* _Problem statement_
The lines you return must be all those in the data that hold the string "Madoqua".

* _Data for analysis_
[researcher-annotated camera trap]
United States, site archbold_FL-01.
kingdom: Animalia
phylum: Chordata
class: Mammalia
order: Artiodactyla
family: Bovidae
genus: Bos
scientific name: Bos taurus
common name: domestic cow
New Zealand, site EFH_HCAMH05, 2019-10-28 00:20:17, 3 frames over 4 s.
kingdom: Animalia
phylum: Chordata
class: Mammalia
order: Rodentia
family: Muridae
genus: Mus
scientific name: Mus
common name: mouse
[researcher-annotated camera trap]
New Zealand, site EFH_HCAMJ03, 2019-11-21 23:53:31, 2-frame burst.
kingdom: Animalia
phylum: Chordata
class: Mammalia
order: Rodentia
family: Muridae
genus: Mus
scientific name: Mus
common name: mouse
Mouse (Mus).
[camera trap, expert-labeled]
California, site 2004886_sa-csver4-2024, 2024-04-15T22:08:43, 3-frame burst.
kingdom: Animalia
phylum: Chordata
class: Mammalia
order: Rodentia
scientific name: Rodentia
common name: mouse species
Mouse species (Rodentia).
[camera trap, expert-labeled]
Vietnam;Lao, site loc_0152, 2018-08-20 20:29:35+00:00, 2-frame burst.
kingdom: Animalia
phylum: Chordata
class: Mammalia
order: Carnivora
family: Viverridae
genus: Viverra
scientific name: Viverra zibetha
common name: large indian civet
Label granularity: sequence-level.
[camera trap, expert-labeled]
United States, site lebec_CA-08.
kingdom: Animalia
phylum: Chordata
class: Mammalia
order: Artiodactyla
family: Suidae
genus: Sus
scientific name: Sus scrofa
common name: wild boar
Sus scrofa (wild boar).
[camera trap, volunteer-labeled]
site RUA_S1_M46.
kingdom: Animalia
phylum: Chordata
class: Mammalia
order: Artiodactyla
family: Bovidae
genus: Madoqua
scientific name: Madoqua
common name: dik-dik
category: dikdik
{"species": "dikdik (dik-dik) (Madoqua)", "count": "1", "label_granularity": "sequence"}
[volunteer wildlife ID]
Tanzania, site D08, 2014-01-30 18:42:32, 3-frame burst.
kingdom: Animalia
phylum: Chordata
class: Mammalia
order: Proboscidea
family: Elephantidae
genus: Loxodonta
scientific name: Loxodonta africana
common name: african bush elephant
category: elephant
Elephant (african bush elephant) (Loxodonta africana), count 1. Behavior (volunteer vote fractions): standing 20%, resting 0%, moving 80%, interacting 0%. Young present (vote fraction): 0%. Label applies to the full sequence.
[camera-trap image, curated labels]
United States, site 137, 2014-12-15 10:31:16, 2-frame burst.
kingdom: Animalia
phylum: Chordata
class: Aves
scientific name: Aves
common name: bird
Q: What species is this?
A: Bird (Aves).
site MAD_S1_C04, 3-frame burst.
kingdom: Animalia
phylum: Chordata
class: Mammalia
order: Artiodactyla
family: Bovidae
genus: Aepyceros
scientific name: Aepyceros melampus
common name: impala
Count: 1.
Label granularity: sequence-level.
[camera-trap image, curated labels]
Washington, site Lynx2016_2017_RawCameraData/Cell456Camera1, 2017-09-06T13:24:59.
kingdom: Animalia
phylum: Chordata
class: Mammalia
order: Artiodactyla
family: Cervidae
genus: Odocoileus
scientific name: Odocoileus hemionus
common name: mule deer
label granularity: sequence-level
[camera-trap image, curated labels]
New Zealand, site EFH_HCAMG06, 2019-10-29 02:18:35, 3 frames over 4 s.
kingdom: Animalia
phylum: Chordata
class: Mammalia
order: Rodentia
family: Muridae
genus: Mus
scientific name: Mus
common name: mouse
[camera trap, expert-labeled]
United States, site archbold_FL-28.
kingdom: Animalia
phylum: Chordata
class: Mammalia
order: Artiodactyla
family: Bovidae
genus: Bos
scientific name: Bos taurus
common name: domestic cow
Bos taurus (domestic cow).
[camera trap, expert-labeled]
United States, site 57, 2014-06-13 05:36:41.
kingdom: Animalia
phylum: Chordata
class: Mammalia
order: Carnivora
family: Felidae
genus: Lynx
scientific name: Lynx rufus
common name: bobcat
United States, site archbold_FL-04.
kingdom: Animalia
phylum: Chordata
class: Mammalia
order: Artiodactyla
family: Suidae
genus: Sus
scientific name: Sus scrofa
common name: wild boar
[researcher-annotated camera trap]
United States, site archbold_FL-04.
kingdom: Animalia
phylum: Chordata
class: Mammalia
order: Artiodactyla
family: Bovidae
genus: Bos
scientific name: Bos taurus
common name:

* _Solution_
genus: Madoqua
scientific name: Madoqua
{"species": "dikdik (dik-dik) (Madoqua)", "count": "1", "label_granularity": "sequence"}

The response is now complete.